Program to find out the sum of the maximum subarray after a operation in Python

Given an array of integers, we can perform one operation where we replace any element array[i] with its squared value array[i] * array[i]. Our goal is to find the maximum possible subarray sum after performing this operation.

So, if the input is like array = [4, 1, -2, -1], then the output will be 17.

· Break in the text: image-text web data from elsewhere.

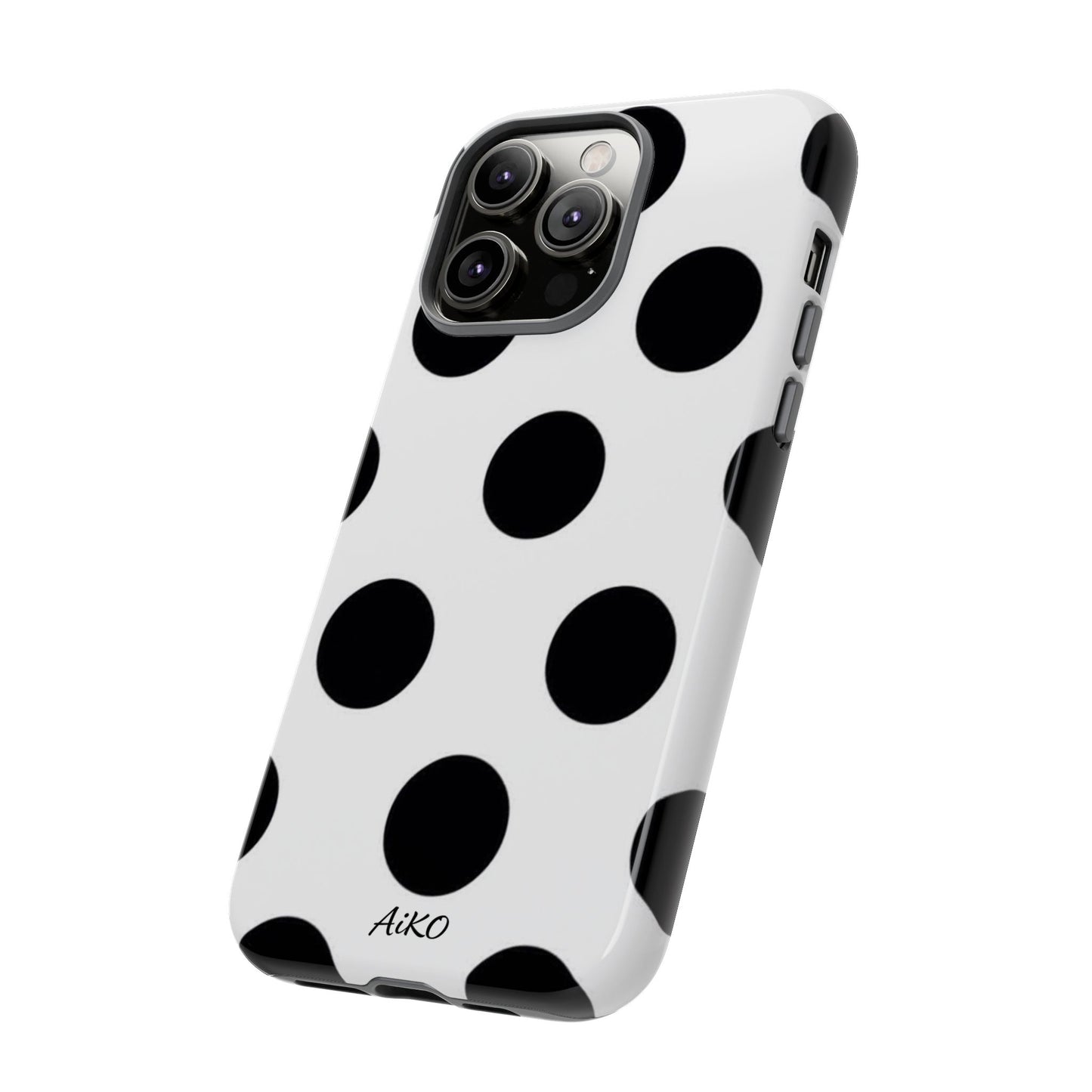 Polka Dots (Black )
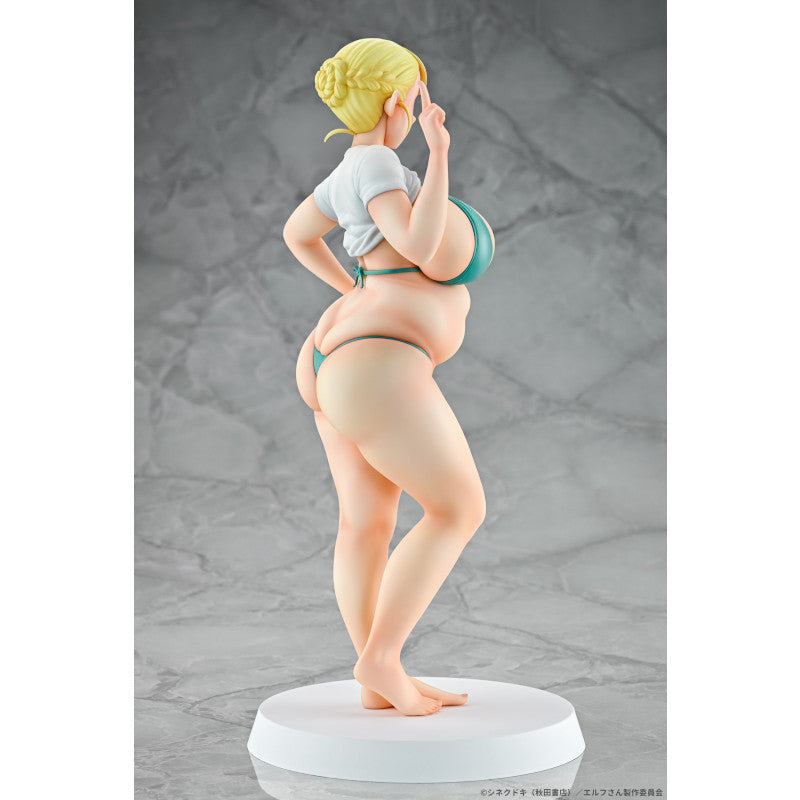 [PRE-ORDER] Q-six 1/7 Scale Figure Elf-san wa Yaserarenai. : Erufu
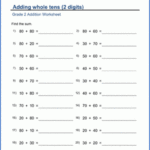 Second Grade Math Worksheets K5 Learning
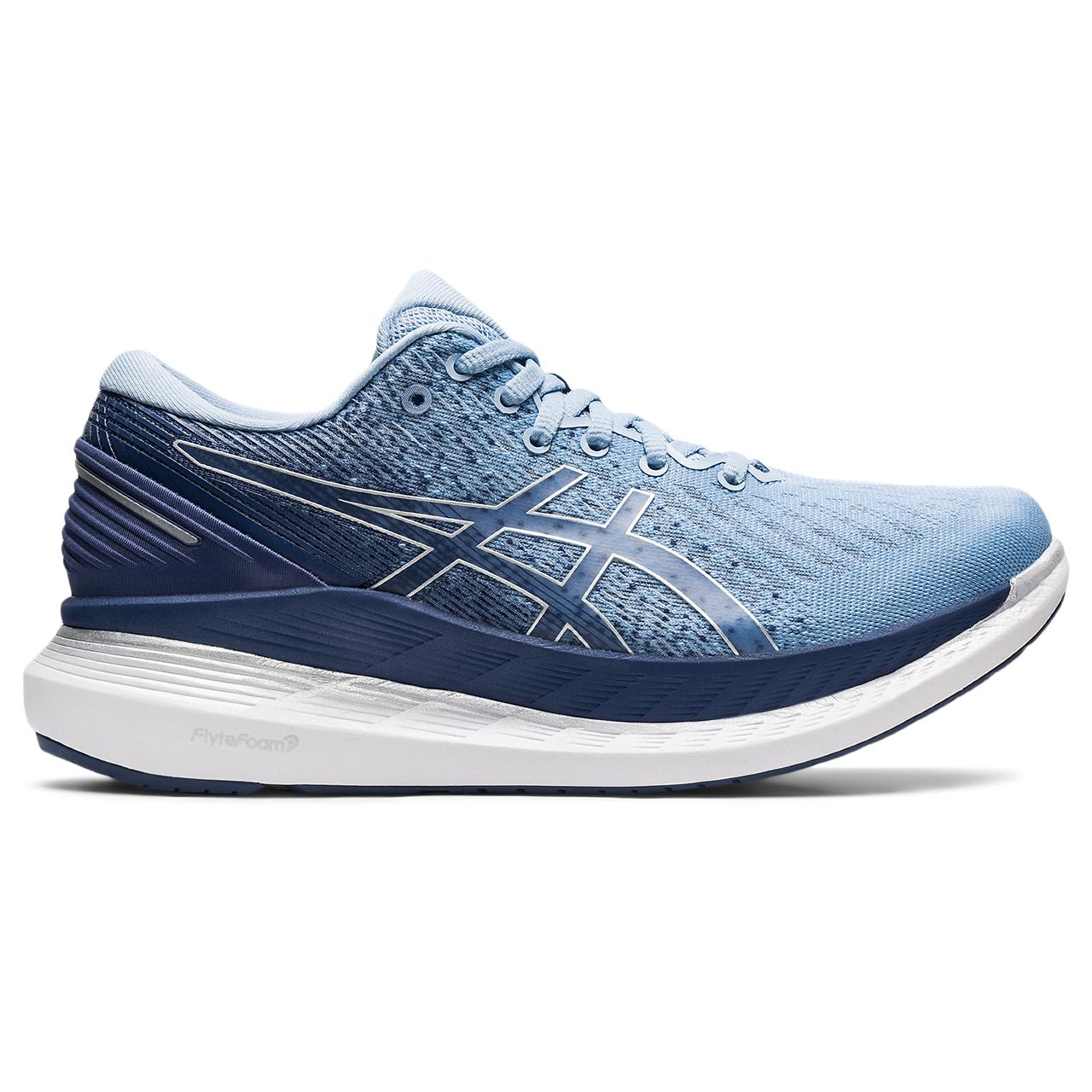 Кроссовки женские ASICS GlideRide 2 (Mist/Thunder Blue, 12.0, 1012A890-408-12)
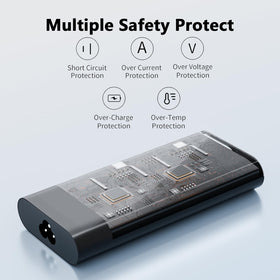 GKLSPL 200W charger blue-tip connector ensures secure, plug-and-play compatibility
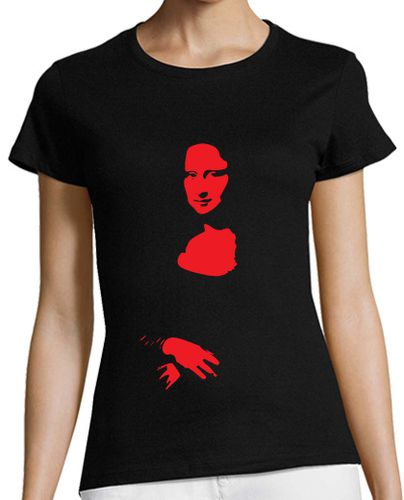 Camiseta mujer Gioconda chica - latostadora.com - Modalova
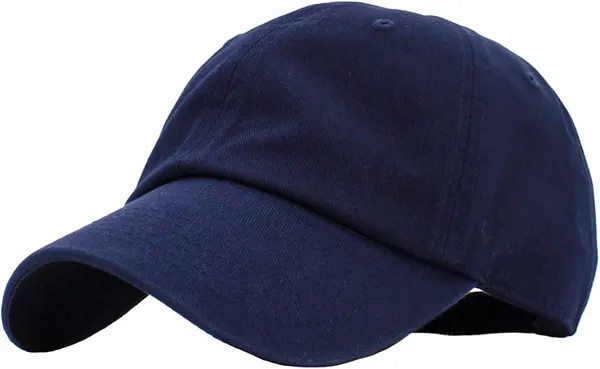 Navy_Blue_Original_Classic_Low_Profile_Cotton_Stylish_Hat_For_Men_&_Women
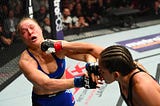 Amanda Nunes Smashes Ronda Rousey at UFC 207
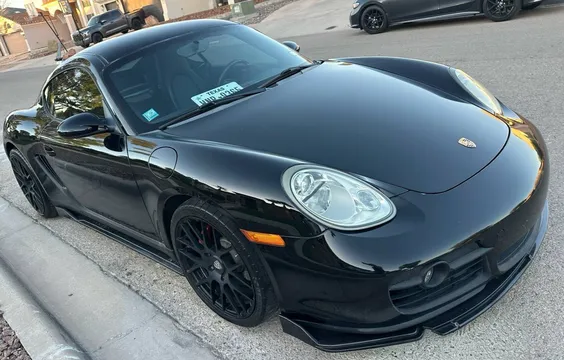 2008 Porsche Cayman S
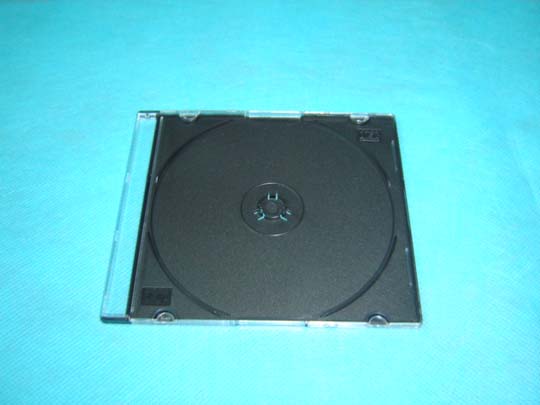 CD Cover CD Case CD Box 52mm Silm with Black Tray YPE501H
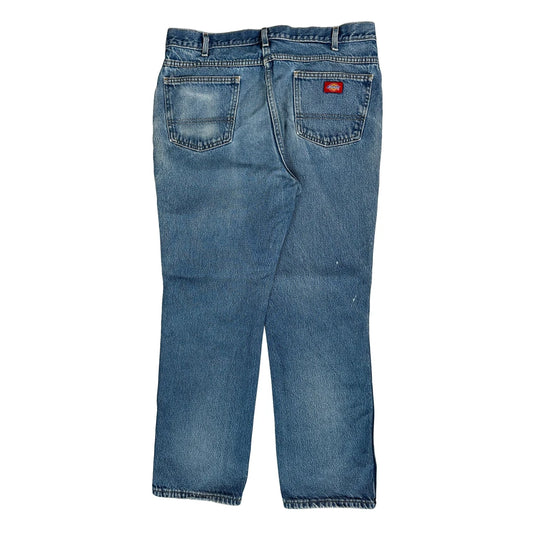 Dickies Jeans - 34W 30L Blue Denim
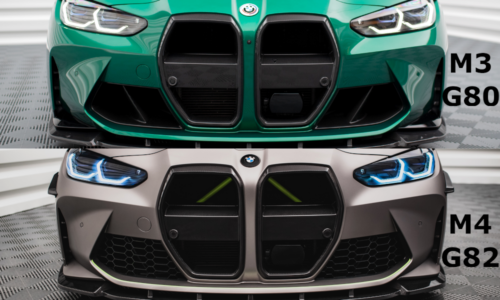 [Carbon] Maxton prednja rešetka za BMW M4 G82 / M3 G80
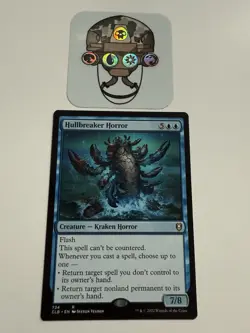 Hullbreaker Horror Commander Legends: Battle for Baldur's Gate Regular - Image 1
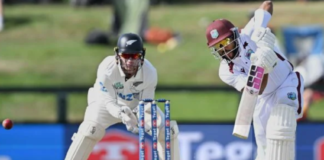 CRICKET-LEAD Hope, Greaves consolidate to give WI outside chance of victory.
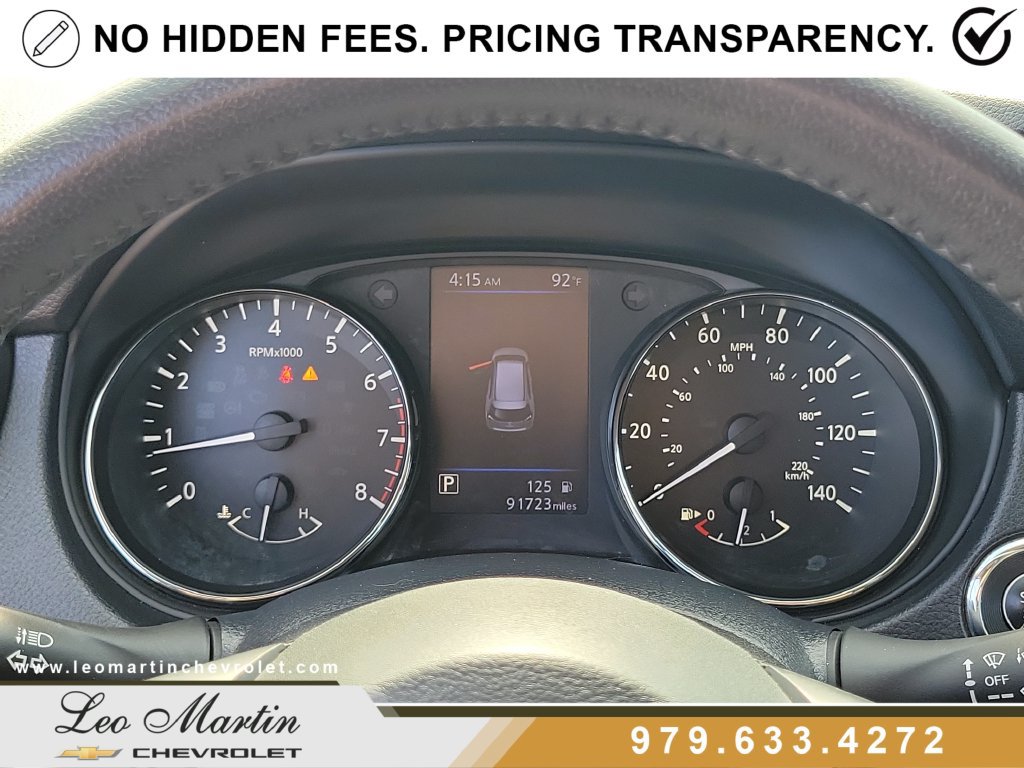 Used 2020 Nissan Rogue SV AWD/4WD image 19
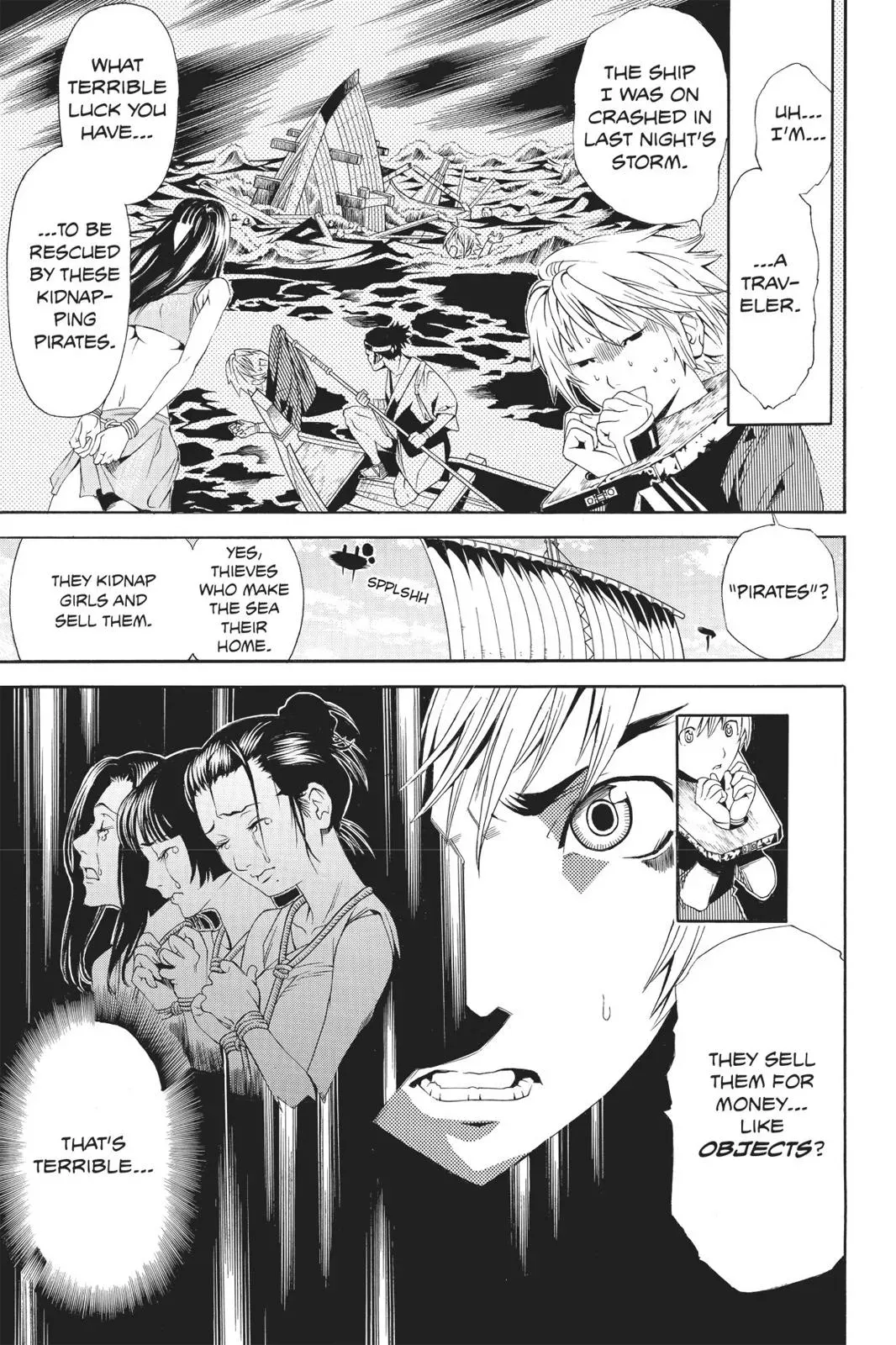 Naruto dj - Ninja Girl's Diary Chapter 25 page 6 -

If we replace the value in array[0] with its squared value, the array becomes [16, 1, -2, -1]. The maximum subarray from this is [16, 1], which has the sum 16 + 1 = 17.

Algorithm

We use dynamic programming with two arrays:

• dp1 − stores maximum subarray sum without using the square operation
• dp2 − stores maximum subarray sum after using the square operation at most once

For each element, we consider three possibilities:

• Continue previous subarray without squaring current element
• Start new subarray by squaring current element
• Square current element and add to previous subarray (if operation not used)

Implementation

def solve(array):
    # dp1: max subarray sum without using square operation
    dp1 = [float('-inf')]
    # dp2: max subarray sum using square operation at most once
    dp2 = [float('-inf')]
    
    for num in array:
        # Without squaring: continue previous or start new
        dp1.append(max(dp1[-1] + num, num))
        
        # With squaring: three options
        # 1. Square current and add to subarray before squaring
        # 2. Start new subarray with squared current element
        # 3. Continue previous subarray (already used square operation)
        dp2.append(max(dp1[-2] + num**2, num**2, dp2[-1] + num))
    
    return max(dp2)

# Test the function
result = solve([4, 1, -2, -1])
print(f"Maximum subarray sum: {result}")

Maximum subarray sum: 17

How It Works

Let's trace through the example [4, 1, -2, -1]:

def solve_with_trace(array):
    dp1 = [float('-inf')]
    dp2 = [float('-inf')]
    
    print("Step by step execution:")
    print("dp1 (no square):", dp1)
    print("dp2 (with square):", dp2)
    print()
    
    for i, num in enumerate(array):
        # Update dp1
        dp1.append(max(dp1[-1] + num, num))
        
        # Update dp2
        option1 = dp1[-2] + num**2  # Square current, add to previous
        option2 = num**2            # Start new with squared
        option3 = dp2[-1] + num     # Continue with current
        
        dp2.append(max(option1, option2, option3))
        
        print(f"After processing {num}:")
        print(f"  dp1: {dp1}")
        print(f"  dp2: {dp2}")
        print(f"  Options for dp2: {option1}, {option2}, {option3}")
        print()
    
    return max(dp2)

solve_with_trace([4, 1, -2, -1])

Step by step execution:
dp1 (no square): [-inf]
dp2 (with square): [-inf]

After processing 4:
  dp1: [-inf, 4]
  dp2: [-inf, 16]
  Options for dp2: 16, 16, -inf

After processing 1:
  dp1: [-inf, 4, 5]
  dp2: [-inf, 16, 17]
  Options for dp2: 5, 1, 17

After processing -2:
  dp1: [-inf, 4, 5, 3]
  dp2: [-inf, 16, 17, 19]
  Options for dp2: 9, 4, 15

After processing -1:
  dp1: [-inf, 4, 5, 3, 2]
  dp2: [-inf, 16, 17, 19, 18]
  Options for dp2: 4, 1, 18

Key Points

• We can use the square operation at most once in the entire array
• The subarray must be non-empty
• Dynamic programming tracks both possibilities: with and without using the square operation
• Time complexity: O(n), Space complexity: O(n)

Conclusion

This dynamic programming approach efficiently finds the maximum subarray sum after performing at most one square operation. The key insight is tracking two states: maximum sum without squaring and maximum sum with squaring used at most once.